Today, the franchise has been released in countless iterations, across PS2, PS3 and PSN; the past year alone saw the release fo R’n’B, 90s, Latino and other variants, to the extent that the team was “moving away from anything but fully localised games”.

Added Lucas: “Localisation has been instrumental to the success of SingStar. It’s an important factor for the level of engagement players have in the game.”

But a diverse line-up of disc content requires which Lucas called a good ‘factory line’ – and the machinery which powers SingStar’s prolific nature continues to roll on to this day, with 10 unannounced SKUs for PS2 in the works for this year and songs constantly being treated and uploaded to the SingStore on PS3.

The team has the process down so pat that, Lucas said, “launch dates go by without a murmur”. (Which has a downside, she confessed – releases aren’t supported with launch parties as new games are so frequent, and there are no team bonuses tied to each game’s arrival.)

So how does the production machine ensure this happens?

Lucas explained that production breaks the components of each song for every release into constituent parts – such as audio, video, lyrics – which are in effect micro-managed.
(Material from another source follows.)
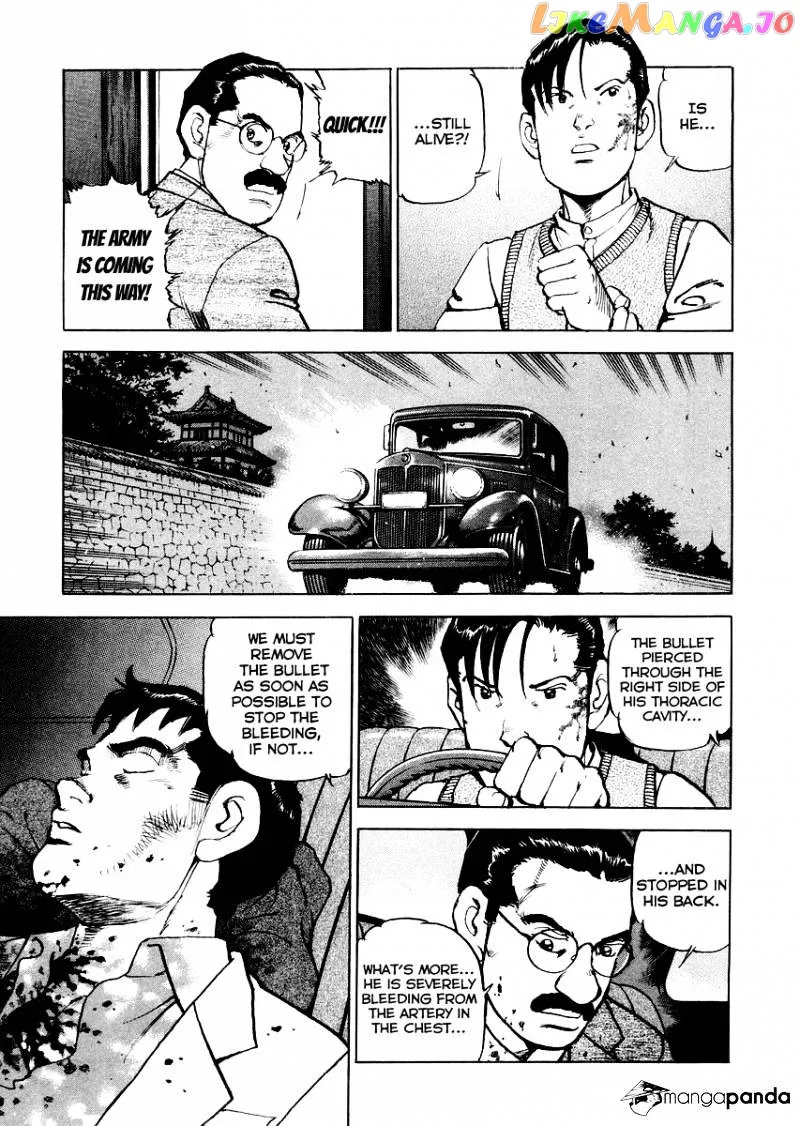 Read Zipang  Manga chapter 80 image 10 on Lezhin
Each part being handled separately makes for more effective production as the tracks are handled methodically and without interference.

“I would advise you to be really ruthless and remove anything that involves decision making as it’s decision making which slows the process down,” said Lucas.
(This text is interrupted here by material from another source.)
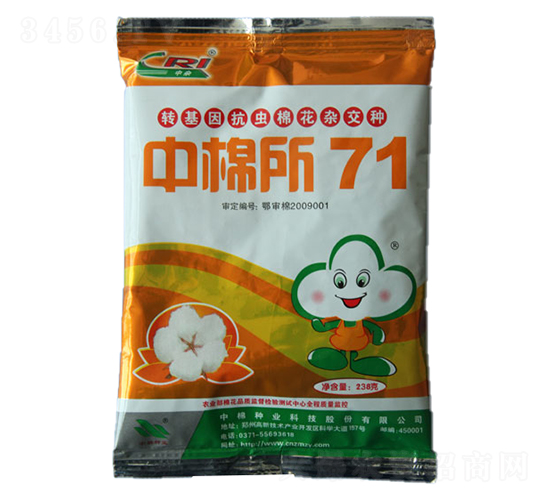 ������71-�޻��N��-���޷N�I(y��)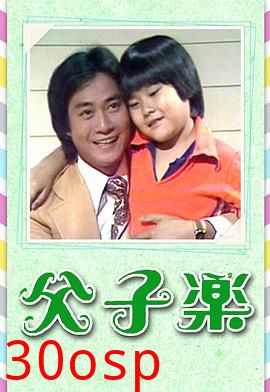 父子乐粤语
But not at the expense of creativity. “Don’t let your work become defined by the process,” she added explaining that the more ‘ruthless’ approach works only because SingStar’s concept itself requires every single song featured to be treated the same specific way in order to work in the game.

“Crucial” to the production has been London Studios’ investment in tools and finding tools programmers. “Be really nice to these guys,” joked Lucas, saying that finding the right tools programmer for your project can be make or break to its success – and she also said that, while some developers are resistant to it, investing in internally-made tools to support your project has been a production secret for the SingStar team.
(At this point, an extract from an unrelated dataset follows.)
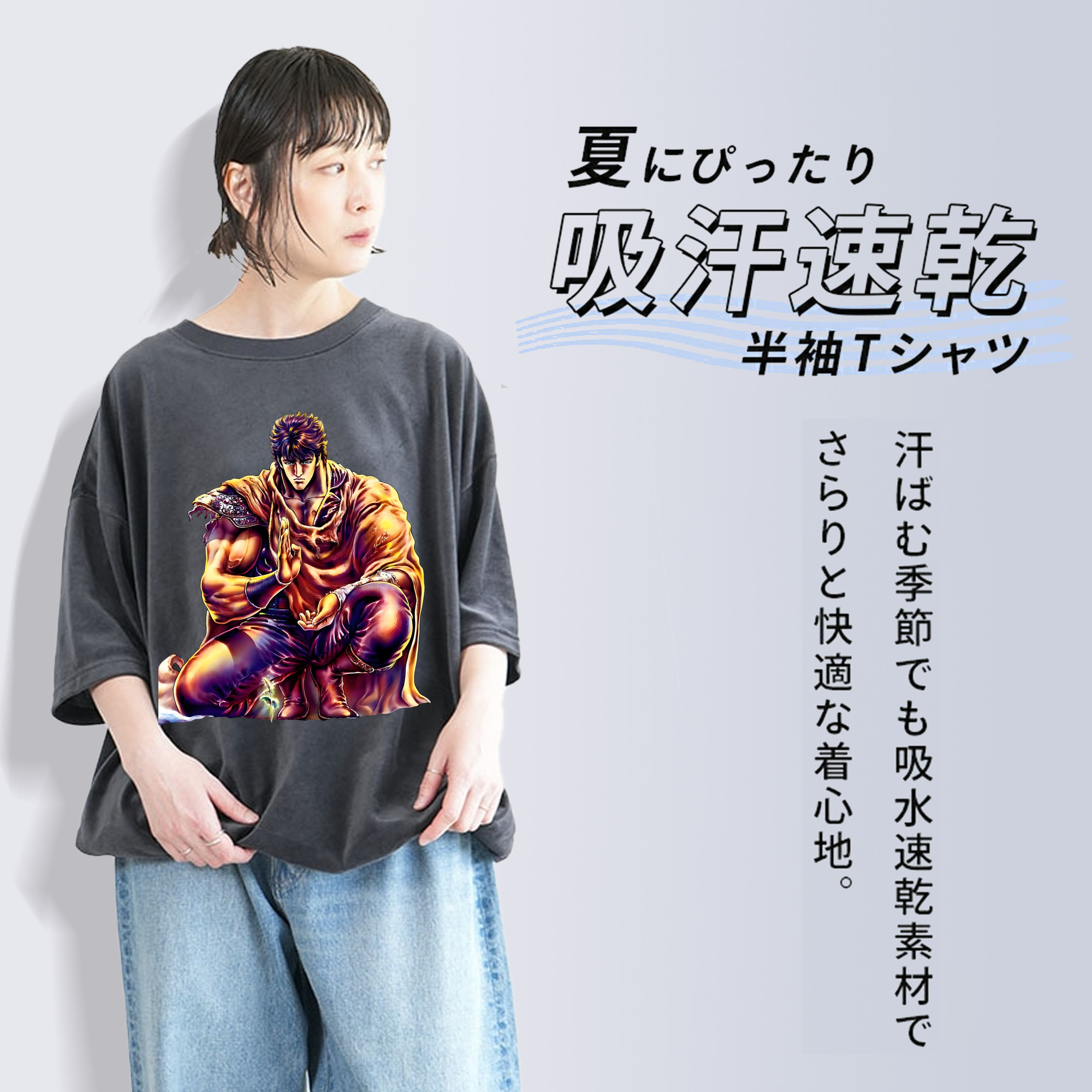 北斗の拳 Fist of the North Star 綿100% ヴィンテージ風 半袖Tシャツ（フロントプリント）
SAM, the SingStar Asset Management tool, is a London Studio application that was developed alongside the first games and which has progressively built into the centrepiece tool in the SingStar pipeline.

Lucas also described SAM as a “desperate attempt” to prevent the production from relying too much on spreadsheets and charts and instead is an actual tool that supports the team rather than smothers it.

“In true agile fashion, we’ve worked on it with the idea it would be something we could sell if needs be,” explained Lucas. “SAM has been running and in use since its creation.” The tool has evolved since 2004 but remained usable throughout; “A good set of tools doesn’t stand still,” she added, saying that it future proofs the team for future SingStar SKUs and whatever next PlayStation platform the game will appear on.

Another asset to the SingStar production team is its diverse and different development team – of just 40 people – who are “people you wouldn’t normally find on a game team”. So SingStar has no 3D artists, but has a community manager and a music licensing department, plus music transcribers.

Good scheduling it what holds the process, tools and team together, Lucas concluded, offering a simple point of fact that any producer will be familiar with – that you mist hit deadlines dates, and in order to do so you have to be organised.

In many respects, the production of multi-SKU big budget titles like Singstar is easy, she said. “You’ve just got to make it happen.”

But at the same time it’s hard because “it is down to you to get it right”.